Я хотел послушать соловья, камышовок (дроздовидную, большую, малую, тростниковую и, если повезёт, камышовку-барсучка), сверчков (обыкновенных, речных и соловьиных), увидеть варакушку, зарянку и услышать их пение. В то время у меня была идея-фикс научиться отличать камышовок по голосу, услышать и увидеть сверчков. Ещё хотел увидеть кого-нибудь из "невидимок" болотной орнитофауны. И всё это у меня, за редким исключением, получилось!

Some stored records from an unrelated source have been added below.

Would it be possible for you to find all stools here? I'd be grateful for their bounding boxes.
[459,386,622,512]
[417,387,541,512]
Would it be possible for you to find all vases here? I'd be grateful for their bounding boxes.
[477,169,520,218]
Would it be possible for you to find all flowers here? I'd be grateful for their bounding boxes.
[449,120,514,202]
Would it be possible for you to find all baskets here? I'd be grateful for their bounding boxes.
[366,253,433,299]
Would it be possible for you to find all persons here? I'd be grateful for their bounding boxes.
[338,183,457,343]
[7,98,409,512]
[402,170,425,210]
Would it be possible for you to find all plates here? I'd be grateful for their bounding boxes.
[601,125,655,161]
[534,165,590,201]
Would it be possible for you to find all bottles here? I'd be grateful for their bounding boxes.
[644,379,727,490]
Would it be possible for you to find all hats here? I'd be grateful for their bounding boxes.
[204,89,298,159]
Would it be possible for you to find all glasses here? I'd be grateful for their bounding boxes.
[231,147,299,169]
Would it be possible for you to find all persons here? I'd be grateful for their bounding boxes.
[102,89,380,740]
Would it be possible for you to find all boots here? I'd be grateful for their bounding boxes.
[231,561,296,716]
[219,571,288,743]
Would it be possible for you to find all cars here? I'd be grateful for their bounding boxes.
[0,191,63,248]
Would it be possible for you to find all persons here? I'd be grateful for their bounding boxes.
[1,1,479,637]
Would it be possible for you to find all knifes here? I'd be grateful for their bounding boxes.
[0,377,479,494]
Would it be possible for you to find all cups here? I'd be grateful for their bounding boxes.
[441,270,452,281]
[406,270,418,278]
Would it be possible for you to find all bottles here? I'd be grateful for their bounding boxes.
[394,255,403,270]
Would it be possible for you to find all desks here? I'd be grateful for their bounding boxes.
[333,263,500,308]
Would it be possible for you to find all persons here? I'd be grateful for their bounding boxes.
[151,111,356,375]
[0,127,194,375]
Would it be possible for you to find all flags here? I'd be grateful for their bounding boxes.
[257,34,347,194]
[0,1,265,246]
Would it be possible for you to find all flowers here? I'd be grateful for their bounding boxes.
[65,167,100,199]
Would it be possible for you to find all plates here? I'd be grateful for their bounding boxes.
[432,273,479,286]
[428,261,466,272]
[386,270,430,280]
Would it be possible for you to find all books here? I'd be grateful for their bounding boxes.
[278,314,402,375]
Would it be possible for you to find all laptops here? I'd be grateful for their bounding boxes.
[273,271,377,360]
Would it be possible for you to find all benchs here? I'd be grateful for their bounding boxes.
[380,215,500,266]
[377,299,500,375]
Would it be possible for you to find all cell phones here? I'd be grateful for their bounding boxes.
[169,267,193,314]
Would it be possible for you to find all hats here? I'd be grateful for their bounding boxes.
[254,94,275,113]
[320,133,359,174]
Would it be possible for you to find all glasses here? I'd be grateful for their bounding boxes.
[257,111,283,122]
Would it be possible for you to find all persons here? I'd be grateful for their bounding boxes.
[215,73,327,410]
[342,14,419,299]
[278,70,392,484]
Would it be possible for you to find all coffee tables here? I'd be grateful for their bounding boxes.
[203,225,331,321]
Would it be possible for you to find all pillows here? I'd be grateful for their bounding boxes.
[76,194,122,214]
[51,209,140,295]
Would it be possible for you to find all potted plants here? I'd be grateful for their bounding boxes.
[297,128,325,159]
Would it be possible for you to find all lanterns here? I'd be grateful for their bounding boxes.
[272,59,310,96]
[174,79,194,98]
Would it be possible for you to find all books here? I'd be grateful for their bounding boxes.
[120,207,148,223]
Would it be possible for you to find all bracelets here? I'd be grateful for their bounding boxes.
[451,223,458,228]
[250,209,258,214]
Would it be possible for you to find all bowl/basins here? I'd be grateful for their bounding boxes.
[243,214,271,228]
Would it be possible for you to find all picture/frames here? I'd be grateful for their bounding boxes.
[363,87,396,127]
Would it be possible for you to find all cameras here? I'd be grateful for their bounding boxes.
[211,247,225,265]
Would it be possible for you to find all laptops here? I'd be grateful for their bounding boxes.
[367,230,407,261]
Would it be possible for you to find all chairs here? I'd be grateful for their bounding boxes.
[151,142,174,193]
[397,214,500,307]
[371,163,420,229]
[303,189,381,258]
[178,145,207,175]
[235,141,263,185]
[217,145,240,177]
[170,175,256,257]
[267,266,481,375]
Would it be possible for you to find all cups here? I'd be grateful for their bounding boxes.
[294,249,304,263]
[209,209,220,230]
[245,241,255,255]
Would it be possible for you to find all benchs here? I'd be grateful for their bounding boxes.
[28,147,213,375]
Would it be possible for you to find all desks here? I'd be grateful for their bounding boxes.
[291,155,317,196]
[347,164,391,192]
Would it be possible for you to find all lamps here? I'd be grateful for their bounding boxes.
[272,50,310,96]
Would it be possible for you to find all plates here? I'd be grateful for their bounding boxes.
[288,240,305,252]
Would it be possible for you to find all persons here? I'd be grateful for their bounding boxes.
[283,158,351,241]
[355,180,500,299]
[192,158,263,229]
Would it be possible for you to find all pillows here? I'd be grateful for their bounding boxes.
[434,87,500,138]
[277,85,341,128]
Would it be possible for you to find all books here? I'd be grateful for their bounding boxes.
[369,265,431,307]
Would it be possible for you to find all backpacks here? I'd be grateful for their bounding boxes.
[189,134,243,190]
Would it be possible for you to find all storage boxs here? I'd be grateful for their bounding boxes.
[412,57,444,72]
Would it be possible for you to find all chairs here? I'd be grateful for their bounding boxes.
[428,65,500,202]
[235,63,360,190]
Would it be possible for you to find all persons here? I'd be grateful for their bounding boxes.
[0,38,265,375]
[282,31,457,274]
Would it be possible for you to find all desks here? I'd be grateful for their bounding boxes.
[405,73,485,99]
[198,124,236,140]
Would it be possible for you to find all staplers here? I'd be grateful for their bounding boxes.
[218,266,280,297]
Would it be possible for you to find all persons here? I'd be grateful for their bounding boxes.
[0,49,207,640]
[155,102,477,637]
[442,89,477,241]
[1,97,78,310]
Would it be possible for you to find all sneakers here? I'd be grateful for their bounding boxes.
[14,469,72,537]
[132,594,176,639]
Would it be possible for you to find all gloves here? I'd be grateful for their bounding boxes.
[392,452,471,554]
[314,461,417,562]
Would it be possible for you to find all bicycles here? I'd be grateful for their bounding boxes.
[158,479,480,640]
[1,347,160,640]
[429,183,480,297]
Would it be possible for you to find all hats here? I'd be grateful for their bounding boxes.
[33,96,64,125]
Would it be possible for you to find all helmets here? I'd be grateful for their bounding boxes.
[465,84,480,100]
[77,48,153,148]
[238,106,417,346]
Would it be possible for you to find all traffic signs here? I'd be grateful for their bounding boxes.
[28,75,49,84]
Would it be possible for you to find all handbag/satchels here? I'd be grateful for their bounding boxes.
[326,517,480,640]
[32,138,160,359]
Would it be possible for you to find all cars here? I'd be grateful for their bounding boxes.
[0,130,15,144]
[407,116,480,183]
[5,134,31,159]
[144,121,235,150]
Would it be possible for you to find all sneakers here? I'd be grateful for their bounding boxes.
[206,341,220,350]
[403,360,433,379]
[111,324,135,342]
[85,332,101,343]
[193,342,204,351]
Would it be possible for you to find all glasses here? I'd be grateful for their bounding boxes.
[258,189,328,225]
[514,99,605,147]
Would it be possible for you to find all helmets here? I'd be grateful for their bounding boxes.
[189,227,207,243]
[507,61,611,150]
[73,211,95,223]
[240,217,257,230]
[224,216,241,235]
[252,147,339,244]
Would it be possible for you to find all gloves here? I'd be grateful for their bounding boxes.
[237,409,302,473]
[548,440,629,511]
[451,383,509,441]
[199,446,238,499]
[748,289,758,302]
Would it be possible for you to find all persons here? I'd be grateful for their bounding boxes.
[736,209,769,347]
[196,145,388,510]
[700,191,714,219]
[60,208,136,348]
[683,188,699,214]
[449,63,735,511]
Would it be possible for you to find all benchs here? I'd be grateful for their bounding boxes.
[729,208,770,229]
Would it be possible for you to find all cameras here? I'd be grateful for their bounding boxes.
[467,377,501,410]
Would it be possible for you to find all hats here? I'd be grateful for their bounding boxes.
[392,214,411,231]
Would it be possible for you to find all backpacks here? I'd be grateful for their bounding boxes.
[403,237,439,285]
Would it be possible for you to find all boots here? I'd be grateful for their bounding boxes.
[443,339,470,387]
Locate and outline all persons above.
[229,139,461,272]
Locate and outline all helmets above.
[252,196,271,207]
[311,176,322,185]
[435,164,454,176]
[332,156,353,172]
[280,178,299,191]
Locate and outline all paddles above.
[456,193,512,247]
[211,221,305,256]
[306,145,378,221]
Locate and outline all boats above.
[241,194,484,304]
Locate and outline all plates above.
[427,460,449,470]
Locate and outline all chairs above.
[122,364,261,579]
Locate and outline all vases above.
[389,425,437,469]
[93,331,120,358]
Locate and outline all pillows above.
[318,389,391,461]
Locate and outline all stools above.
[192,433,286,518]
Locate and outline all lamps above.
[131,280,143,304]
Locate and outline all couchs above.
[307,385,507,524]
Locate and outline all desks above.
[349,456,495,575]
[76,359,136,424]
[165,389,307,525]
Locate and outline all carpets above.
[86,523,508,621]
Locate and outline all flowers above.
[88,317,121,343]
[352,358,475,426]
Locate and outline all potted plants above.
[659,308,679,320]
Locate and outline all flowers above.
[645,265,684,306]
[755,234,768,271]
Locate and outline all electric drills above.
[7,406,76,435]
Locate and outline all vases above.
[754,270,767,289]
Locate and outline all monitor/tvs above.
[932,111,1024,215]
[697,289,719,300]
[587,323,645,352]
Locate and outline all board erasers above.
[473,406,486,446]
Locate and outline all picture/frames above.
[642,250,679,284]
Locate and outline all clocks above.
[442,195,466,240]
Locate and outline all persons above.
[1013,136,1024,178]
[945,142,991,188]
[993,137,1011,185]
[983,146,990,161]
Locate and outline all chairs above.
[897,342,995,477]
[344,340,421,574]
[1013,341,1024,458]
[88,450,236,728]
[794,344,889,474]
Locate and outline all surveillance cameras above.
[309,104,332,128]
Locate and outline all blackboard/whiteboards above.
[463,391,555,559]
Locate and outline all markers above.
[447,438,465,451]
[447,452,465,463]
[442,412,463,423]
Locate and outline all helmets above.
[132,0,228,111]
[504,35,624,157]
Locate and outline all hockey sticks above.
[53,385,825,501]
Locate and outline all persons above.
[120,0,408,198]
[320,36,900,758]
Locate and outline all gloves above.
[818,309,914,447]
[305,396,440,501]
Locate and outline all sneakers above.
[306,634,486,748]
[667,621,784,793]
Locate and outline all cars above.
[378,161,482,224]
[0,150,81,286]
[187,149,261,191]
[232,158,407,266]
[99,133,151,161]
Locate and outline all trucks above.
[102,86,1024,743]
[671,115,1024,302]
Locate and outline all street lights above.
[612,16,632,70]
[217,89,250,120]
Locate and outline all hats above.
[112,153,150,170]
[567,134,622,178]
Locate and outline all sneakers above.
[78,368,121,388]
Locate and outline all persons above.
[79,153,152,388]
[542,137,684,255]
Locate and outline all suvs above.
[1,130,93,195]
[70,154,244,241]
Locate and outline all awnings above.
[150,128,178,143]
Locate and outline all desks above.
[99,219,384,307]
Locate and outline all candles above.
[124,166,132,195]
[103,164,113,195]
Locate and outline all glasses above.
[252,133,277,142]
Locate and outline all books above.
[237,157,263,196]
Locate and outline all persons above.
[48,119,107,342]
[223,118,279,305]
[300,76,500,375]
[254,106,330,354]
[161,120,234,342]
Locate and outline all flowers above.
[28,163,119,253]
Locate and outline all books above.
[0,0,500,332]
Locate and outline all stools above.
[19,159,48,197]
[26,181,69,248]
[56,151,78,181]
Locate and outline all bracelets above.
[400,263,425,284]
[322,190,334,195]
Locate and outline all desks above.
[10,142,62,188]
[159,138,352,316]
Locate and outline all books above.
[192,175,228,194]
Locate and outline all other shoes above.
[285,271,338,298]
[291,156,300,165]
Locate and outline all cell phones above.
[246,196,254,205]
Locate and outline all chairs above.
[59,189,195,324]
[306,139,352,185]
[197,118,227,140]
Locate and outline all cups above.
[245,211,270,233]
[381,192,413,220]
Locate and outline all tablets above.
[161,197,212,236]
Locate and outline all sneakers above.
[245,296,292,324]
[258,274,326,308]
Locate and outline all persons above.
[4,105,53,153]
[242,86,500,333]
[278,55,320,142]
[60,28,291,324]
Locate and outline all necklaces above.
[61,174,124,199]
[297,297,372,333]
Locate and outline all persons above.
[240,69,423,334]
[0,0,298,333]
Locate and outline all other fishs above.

Были среди нас и такие парни, которые перед поступлением в Донецкий прошли "университеты" советской армии и военно-морского флота и растеряли там вместе с мозгами остатки школьных знаний. Таким, чтобы возобновить хоть какое-то подобие разумной деятельности, требовался Подфак (Подготовительный факультет). После Подфака можно было поступить в Донецкий университет по льготному проходному баллу. Они держались особняком, чтобы не умалять своего достоинства, редко ходили на экскурсии и, в основном, ничего не делали. Армия оставила глубокий след в их жизни и сознании. Так что по вечерам они пили местное пиво под гитару и бесконечные рассказы про "духов", "салаг" и "дембель", а также про Казахстан и Туркмению, Балтику и Северный флот.
Про Балтику и Северный флот рассказывал, самый старший из нас, отслуживший три года матросом, Кубрик, к счастью, не Stanley. Но, скоро он стал "Уррием" (Urrie). Иначе его никто не называл. Тогда мне казалось, что это его имя. Со временем я узнал, что его звали Юра. А Уррий - персонаж детского фильма "Приключения Электроника", 1979 года, гениально сыгранного Николаем Караченцевым. Пройдя через Подфак, он оказался со мной на одном курсе, но если я был 1971 года рождения, то он - 1965. Это был щуплый лысеющий, но с волосами до плеч, добродушный человек, вечно в тельняшке и вечно "под мухой". По слухам, служил он на ракетном крейсере и там матросам выдавали по ведру чистого спирта в день, для мытья пола в ракетном отсеке и протирки всяких приборов. Не знаю правда это или вымысел, но пил он изрядно. Когда через пять лет его младший брат пошёл по стопам старшего и тоже поступил на биофак, никто иначе, как Уррием-младшим, его не звал.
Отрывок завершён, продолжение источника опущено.